# Vietnamese Hate Speech Detection - Training Notebook

This notebook demonstrates how to train a PhoBERT model for hate speech detection on Vietnamese datasets.

**Supported Datasets:**
- ViHSD (Vietnamese Hate Speech Detection)
- ViCTSD (Vietnamese Constructive and Toxic Speech Detection)
- ViHOS (Vietnamese Hate and Offensive Spans)

## 1. Setup and Configuration

In [None]:
# Install required packages (if needed)
# !pip install -r ../requirements.txt

In [None]:
import sys
sys.path.append('../src')

import os
from dotenv import load_dotenv
from huggingface_hub import login

# Load environment variables
load_dotenv()

# Login to Hugging Face
HF_TOKEN = os.getenv("HF_TOKEN", "your_token_here")
login(token=HF_TOKEN)

## 2. Load Dataset

Choose one of the three datasets: ViHSD, ViCTSD, or ViHOS

In [None]:
from data_loader import load_dataset_by_name

# Choose dataset: "ViHSD", "ViCTSD", or "ViHOS"
DATASET_NAME = "ViHSD"

print(f"Loading {DATASET_NAME} dataset...")
train_df, val_df, test_df, metadata = load_dataset_by_name(DATASET_NAME)

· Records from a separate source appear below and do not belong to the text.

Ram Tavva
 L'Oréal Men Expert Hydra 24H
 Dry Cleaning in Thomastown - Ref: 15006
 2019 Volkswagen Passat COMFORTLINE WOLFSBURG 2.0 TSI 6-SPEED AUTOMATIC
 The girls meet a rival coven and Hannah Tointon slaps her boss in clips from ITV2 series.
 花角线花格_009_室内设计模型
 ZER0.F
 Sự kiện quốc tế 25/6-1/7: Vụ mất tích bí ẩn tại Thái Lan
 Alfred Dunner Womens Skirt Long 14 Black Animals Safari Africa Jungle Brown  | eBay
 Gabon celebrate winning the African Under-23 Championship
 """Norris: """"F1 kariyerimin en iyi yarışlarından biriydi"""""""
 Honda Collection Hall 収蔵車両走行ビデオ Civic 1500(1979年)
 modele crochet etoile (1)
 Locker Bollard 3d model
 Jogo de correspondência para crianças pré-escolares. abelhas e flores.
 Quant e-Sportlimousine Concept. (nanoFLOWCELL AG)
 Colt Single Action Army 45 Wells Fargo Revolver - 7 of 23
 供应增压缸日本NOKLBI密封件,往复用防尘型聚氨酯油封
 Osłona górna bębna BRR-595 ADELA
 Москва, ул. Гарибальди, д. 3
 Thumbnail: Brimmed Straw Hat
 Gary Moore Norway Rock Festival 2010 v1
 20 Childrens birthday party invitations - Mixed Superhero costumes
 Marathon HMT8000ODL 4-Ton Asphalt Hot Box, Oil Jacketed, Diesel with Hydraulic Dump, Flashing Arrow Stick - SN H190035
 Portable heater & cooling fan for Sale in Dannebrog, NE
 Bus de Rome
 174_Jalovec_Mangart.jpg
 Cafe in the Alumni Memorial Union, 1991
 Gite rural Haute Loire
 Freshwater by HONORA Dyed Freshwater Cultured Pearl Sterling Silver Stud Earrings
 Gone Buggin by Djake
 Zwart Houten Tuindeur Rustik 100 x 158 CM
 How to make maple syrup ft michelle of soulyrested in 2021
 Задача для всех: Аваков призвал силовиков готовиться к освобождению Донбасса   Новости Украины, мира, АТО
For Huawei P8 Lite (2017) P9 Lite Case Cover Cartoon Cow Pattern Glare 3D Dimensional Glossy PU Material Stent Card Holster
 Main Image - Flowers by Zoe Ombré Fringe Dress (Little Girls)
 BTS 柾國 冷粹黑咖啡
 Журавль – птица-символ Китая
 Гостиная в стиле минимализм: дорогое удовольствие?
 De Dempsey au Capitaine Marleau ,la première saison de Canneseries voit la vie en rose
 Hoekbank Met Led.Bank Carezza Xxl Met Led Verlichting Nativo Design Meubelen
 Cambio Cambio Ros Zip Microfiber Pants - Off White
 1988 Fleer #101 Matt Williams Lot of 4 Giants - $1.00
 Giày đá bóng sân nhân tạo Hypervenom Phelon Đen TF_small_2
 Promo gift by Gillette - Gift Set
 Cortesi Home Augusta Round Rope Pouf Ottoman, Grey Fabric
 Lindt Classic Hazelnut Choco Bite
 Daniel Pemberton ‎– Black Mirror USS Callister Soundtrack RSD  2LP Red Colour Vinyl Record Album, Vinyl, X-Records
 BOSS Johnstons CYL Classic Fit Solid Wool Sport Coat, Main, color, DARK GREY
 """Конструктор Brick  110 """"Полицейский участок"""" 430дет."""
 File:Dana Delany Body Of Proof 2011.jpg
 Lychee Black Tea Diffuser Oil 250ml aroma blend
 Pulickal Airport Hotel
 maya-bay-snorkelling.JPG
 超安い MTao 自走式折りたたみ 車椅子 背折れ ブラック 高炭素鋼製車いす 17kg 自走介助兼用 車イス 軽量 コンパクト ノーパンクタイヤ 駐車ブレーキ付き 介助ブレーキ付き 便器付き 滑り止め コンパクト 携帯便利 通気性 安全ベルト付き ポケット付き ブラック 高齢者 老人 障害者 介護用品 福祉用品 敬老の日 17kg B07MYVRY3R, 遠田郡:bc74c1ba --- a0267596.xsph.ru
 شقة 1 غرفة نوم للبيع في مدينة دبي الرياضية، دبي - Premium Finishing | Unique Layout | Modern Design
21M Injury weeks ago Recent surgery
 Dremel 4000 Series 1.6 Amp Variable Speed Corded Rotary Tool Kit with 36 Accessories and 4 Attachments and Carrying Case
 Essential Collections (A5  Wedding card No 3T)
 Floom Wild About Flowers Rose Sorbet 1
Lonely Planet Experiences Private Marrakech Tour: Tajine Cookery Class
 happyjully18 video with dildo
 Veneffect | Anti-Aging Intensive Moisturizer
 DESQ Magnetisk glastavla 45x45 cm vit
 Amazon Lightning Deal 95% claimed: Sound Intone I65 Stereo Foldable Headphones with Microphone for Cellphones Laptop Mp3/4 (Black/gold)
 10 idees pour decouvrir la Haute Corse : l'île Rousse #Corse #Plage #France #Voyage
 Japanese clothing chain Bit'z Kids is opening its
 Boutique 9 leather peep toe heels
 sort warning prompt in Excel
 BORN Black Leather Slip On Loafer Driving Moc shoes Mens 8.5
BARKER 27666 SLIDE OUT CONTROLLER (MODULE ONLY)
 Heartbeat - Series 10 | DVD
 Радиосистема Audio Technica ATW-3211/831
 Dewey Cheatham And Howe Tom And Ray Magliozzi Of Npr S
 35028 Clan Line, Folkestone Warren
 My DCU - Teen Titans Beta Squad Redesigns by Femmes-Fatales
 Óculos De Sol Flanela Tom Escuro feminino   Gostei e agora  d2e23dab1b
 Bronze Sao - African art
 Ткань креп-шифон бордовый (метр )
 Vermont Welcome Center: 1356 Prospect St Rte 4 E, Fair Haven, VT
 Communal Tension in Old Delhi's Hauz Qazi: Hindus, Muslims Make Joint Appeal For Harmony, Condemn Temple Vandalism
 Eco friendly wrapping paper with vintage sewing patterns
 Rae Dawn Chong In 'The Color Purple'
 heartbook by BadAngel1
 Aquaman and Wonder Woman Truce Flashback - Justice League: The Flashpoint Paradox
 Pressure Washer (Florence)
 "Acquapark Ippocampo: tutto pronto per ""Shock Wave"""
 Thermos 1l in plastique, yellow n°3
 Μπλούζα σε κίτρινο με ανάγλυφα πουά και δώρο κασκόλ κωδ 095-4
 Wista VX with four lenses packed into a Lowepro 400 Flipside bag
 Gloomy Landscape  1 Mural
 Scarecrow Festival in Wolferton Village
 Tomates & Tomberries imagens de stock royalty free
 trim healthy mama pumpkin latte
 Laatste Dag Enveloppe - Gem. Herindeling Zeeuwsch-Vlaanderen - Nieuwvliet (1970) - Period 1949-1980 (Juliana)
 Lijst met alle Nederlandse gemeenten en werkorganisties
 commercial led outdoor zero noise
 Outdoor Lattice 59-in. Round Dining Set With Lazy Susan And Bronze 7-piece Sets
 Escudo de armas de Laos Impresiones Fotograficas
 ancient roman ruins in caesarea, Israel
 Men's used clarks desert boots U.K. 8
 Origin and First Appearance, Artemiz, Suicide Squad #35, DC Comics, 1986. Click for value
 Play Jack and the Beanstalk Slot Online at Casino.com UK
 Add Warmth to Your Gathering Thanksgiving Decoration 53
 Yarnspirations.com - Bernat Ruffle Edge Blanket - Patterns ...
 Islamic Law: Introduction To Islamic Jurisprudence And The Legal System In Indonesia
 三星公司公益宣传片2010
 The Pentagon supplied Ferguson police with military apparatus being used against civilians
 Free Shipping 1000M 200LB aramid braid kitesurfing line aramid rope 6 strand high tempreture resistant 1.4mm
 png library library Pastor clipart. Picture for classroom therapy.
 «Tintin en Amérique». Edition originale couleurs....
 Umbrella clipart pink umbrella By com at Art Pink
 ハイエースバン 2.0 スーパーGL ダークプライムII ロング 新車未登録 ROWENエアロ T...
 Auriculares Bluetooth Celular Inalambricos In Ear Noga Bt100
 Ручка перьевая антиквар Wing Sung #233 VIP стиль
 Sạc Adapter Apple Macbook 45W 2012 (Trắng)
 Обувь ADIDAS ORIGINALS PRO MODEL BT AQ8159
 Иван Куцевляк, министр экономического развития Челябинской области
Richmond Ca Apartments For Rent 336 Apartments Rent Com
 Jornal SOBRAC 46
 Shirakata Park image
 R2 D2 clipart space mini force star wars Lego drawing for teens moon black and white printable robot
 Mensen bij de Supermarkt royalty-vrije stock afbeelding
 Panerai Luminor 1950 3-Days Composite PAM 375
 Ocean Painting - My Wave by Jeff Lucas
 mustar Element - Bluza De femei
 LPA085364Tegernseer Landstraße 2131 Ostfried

print(f"\nDataset: {metadata['name']}")
print(f"Text column: {metadata['text_col']}")
print(f"Label column: {metadata['label_col']}")
print(f"Number of labels: {metadata['num_labels']}")
print(f"\nSplit sizes:")
print(f"  Train: {len(train_df)}")
print(f"  Val: {len(val_df)}")
print(f"  Test: {len(test_df)}")

## 3. Exploratory Data Analysis

In [None]:
import pandas as pd
from collections import Counter

# Display sample data
print("Sample data:")
display(train_df.head())

# Label distribution
all_labels = list(train_df[metadata['label_col']]) + \
             list(val_df[metadata['label_col']]) + \
             list(test_df[metadata['label_col']])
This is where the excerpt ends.